Both Ashraf Ghani and Abdullah Abdullah claim to have won the fraud-tainted election, and the United Nations has pushed hard for a "national unity government" to avoid a return to the ethnic divisions of the 1990s civil war. "Both candidates are expected to sign an agreement on the structure of National Unity (Government) tomorrow," Aimal Faizi, spokesman for outgoing President Hamid Karzai, said on his Twitter account late Saturday. Ghani - who won the vote according to preliminary results - is set to emerge as president, with Abdullah nominating who will fill the new post of "chief executive officer", possibly taking on the role himself.
Under the Afghan constitution, the president wields almost total control, and the new government structure faces a major test in the coming years as the country's security and economic outlook worsens. The election process has been plagued by delays and setbacks, and the latest timetable could still change if disputes flare up again. "The IEC will officially announce the final result of the presidential election tomorrow," Independent Election Commission spokesman Noor Mohammad Noor told AFP on Saturday. A ruling coalition between the opposing camps is likely to be uneasy after an election that has revived some of the fierce ethnic loyalties of the civil war that led to the Taliban taking power in Kabul. A power-sharing deal would also undermine hopes that Afghanistan could hold a transparent election to cap the multi-billion-dollar international military and aid intervention since the fall of the Taliban in 2001.

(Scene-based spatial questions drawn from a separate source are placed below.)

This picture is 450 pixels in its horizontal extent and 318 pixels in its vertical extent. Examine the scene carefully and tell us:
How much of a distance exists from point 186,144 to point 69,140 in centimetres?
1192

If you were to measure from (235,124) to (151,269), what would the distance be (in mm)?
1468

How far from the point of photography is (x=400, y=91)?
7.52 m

President Hamid Karzai, whose successor was originally due to be inaugurated on August 2, was constitutionally barred from standing for a third term in office. He has stayed publicly neutral in the election. About 41,000 Nato troops remain in Afghanistan, down from a peak of 150,000 in 2010, fighting along Afghan soldiers and police against the fierce Taliban insurgency.

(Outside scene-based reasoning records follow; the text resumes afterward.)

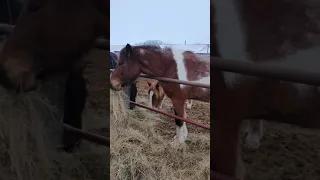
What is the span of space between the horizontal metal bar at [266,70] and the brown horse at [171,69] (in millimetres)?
137

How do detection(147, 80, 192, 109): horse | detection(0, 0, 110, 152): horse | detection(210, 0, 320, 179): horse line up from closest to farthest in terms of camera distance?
detection(210, 0, 320, 179): horse → detection(147, 80, 192, 109): horse → detection(0, 0, 110, 152): horse

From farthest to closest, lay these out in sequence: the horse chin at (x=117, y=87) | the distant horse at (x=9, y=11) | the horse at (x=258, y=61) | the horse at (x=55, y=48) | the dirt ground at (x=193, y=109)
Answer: the distant horse at (x=9, y=11), the horse at (x=55, y=48), the horse chin at (x=117, y=87), the dirt ground at (x=193, y=109), the horse at (x=258, y=61)

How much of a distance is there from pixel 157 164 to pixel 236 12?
2.62 ft

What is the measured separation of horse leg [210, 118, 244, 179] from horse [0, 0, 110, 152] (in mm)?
826

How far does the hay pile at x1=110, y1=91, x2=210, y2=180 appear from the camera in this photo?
1816 mm

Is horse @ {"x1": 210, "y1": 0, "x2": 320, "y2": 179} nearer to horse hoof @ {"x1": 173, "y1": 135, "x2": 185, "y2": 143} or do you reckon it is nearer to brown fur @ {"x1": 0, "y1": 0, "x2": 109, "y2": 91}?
horse hoof @ {"x1": 173, "y1": 135, "x2": 185, "y2": 143}

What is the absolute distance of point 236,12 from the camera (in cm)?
159

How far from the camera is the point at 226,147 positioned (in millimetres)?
1660

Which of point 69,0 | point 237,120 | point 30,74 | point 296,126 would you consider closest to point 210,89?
point 237,120

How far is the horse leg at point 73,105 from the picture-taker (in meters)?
2.23

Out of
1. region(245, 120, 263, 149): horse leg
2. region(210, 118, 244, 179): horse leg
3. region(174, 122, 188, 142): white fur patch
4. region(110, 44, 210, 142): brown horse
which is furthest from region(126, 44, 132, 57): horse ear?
region(245, 120, 263, 149): horse leg

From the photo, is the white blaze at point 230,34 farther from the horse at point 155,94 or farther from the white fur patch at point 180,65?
the horse at point 155,94

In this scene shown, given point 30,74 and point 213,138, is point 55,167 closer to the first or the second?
point 30,74

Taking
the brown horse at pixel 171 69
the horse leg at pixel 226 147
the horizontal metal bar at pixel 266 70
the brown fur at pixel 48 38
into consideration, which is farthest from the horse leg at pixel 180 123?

Nato's combat mission will end in December, with a follow-on force of about 12,000 troops likely to stay into 2015 on training and support duties. After the June election was engulfed in fraud allegations, the US brokered a deal in which the two candidates agreed to abide by the outcome of an audit of all eight million ballot papers and then form a national unity government. But Abdullah later abandoned the audit, saying it was failing to clean out fraud. Only ten days ago, he insisted he had won fairly and that negotiations over the unity government had collapsed.